▶ **Input material**
= = =
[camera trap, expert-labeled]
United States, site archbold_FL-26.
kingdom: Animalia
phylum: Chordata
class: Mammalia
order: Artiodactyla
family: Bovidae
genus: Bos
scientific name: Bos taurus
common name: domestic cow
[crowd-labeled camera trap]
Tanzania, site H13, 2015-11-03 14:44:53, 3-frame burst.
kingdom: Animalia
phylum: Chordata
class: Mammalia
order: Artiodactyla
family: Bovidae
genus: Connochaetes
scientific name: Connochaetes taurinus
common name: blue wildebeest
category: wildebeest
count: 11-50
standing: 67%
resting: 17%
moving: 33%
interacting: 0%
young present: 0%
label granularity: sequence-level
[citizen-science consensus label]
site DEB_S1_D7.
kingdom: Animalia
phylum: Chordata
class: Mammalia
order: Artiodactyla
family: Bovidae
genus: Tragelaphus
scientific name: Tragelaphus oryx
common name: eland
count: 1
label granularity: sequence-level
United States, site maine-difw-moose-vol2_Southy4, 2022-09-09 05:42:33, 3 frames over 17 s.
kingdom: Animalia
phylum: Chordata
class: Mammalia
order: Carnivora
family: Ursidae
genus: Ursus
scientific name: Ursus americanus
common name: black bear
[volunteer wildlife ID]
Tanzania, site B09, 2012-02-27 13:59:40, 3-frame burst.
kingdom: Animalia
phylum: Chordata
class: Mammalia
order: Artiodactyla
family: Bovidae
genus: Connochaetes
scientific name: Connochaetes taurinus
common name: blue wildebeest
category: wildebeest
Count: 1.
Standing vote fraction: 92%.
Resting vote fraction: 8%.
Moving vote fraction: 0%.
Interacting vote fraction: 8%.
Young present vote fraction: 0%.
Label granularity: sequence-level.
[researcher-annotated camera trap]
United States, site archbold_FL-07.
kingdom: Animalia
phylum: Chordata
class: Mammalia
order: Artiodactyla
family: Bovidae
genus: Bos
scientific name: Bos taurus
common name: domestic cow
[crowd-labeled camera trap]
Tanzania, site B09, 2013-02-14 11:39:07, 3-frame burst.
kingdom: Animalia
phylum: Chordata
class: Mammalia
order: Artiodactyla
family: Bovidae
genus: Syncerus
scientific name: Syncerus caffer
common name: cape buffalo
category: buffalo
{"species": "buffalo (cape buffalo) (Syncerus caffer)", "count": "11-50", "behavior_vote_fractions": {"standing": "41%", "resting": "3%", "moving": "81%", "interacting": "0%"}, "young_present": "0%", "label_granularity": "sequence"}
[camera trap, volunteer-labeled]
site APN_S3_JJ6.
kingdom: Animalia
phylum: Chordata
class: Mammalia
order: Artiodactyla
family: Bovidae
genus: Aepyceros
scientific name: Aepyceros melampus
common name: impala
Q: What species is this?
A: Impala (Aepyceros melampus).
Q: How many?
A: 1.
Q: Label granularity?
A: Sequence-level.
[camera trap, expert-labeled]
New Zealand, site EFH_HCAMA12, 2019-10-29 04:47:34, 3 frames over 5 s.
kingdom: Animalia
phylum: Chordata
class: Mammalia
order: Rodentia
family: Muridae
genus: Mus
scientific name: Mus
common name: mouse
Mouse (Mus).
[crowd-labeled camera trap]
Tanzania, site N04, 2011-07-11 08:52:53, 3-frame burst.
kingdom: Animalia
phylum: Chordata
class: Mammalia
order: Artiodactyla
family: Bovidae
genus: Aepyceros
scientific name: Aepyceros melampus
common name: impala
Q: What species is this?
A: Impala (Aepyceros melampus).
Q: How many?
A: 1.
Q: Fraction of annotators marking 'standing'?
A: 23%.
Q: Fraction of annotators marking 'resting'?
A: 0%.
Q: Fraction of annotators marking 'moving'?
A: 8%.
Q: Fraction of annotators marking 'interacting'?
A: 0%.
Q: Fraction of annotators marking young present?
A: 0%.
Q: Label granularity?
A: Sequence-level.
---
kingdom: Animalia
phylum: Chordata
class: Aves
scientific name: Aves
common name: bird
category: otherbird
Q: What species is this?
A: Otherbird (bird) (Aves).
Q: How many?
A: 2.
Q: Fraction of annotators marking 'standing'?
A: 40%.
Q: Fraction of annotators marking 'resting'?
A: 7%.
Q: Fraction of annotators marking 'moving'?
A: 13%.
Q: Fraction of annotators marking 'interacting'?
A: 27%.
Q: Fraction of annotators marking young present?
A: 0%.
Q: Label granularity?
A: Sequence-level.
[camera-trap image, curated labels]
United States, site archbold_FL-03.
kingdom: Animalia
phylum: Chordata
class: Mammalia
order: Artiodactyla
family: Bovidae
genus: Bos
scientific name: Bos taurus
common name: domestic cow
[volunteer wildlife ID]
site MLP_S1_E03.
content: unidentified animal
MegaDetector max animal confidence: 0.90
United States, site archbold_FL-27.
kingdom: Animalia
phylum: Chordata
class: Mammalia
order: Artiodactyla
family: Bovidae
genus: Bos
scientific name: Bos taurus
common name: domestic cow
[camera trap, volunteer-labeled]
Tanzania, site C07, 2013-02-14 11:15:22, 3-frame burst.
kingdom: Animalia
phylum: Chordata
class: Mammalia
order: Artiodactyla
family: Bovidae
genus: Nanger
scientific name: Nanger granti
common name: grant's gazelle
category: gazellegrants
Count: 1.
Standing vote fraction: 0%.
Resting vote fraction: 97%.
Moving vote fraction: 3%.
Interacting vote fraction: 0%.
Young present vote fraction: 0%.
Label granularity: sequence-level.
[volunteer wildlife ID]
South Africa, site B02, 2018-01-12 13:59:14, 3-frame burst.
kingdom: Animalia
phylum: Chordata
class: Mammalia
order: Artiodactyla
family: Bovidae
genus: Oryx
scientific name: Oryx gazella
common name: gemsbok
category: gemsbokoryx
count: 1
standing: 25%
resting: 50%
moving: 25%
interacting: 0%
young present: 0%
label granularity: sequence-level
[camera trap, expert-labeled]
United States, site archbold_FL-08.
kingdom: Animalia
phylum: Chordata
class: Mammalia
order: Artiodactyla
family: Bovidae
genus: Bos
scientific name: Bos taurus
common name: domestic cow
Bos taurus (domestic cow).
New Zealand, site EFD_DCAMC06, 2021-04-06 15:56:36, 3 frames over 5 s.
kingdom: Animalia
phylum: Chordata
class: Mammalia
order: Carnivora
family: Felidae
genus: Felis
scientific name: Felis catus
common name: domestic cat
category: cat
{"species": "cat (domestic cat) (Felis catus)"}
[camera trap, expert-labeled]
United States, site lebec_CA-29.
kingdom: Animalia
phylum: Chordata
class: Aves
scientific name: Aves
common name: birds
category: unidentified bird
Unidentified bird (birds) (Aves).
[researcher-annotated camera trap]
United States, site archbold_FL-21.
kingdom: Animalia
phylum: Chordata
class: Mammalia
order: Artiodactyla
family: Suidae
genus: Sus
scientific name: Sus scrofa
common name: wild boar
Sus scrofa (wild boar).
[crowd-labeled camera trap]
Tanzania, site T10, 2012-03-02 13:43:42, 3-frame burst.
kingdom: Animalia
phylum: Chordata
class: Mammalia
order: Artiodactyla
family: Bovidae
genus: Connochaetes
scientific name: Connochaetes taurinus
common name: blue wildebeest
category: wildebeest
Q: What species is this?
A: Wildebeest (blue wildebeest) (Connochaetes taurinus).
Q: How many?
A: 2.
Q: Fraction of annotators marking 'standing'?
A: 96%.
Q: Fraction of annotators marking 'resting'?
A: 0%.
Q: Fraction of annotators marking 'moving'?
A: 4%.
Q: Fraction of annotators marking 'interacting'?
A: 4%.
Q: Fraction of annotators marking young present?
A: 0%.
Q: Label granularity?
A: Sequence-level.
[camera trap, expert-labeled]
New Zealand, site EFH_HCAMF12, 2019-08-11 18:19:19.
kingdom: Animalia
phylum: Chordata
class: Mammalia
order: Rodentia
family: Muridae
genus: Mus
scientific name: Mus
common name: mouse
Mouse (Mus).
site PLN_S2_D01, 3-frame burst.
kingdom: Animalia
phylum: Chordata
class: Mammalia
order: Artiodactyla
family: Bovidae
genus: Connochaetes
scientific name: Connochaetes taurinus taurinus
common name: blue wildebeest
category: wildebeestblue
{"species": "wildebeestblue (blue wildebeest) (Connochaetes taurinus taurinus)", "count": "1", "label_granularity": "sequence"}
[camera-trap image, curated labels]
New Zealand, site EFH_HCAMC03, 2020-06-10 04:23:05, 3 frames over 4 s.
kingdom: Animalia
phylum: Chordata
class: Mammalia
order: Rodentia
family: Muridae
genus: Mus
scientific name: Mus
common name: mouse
= = =
▶ **How to complete this task**
Take the records above and return, word for word, only the lines that fall from the line with "site MLP_S1_E03." to the line with "Moving vote fraction: 3%.", both of them included.

▶ **Exercise output**
site MLP_S1_E03.
content: unidentified animal
MegaDetector max animal confidence: 0.90
United States, site archbold_FL-27.
kingdom: Animalia
phylum: Chordata
class: Mammalia
order: Artiodactyla
family: Bovidae
genus: Bos
scientific name: Bos taurus
common name: domestic cow
[camera trap, volunteer-labeled]
Tanzania, site C07, 2013-02-14 11:15:22, 3-frame burst.
kingdom: Animalia
phylum: Chordata
class: Mammalia
order: Artiodactyla
family: Bovidae
genus: Nanger
scientific name: Nanger granti
common name: grant's gazelle
category: gazellegrants
Count: 1.
Standing vote fraction: 0%.
Resting vote fraction: 97%.
Moving vote fraction: 3%.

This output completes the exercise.